Each step/gotcha he seemed to address… everything seems viable.

Jeremy’s last blog post..Hacking Internal Networks using IE7 & IE8

Omega Point » Blog Archive » #AmazonfailApril 13th, 2009 at 1:39 pm

[...] In his blog post on the subject, Raul (Hummingbird604) compares the move by Amazon to last year’s “Motrin Moms” debacle. He also raises the question, is Easter Sunday a good time to be organizing a protest? Absolutely. Is Easter Sunday an okay time for Amazon PR to take the day off? Obviously not. [...]

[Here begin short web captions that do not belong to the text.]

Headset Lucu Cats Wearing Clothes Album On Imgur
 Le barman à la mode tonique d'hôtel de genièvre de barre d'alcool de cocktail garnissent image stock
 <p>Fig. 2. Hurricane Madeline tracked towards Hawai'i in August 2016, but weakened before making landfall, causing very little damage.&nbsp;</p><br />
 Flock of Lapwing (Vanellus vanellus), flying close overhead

Josh LavoieApril 17th, 2009 at 11:43 am

I must say I’m very impressed at your ability to remain open to the possibility that the ratings scandal was caused by a “glitch”. Although you’re quite right in the fact that we do not have the empirical evidence to prove this one way or another it seems unlikely that a glitch could cause such an acutely targeted loss in ranking data. An organization like Amazon would have extensive backup and restore capabilities that could, and should have been used to restore any lost ranking data. Additionally, if the rankings downgrade was the result of a new search algorithm it seems that it would be virtually impossible to accidentally, disproportionately affect LGBT content. If they did something along the lines of a keyword search how could they miss all of the heterosexual romance novels with “raunchy, raunchy, raunchy” in the comments?

I have great respect for your ability to keep an open mind on this matter, it’s certainly something that I haven’t been able to manage!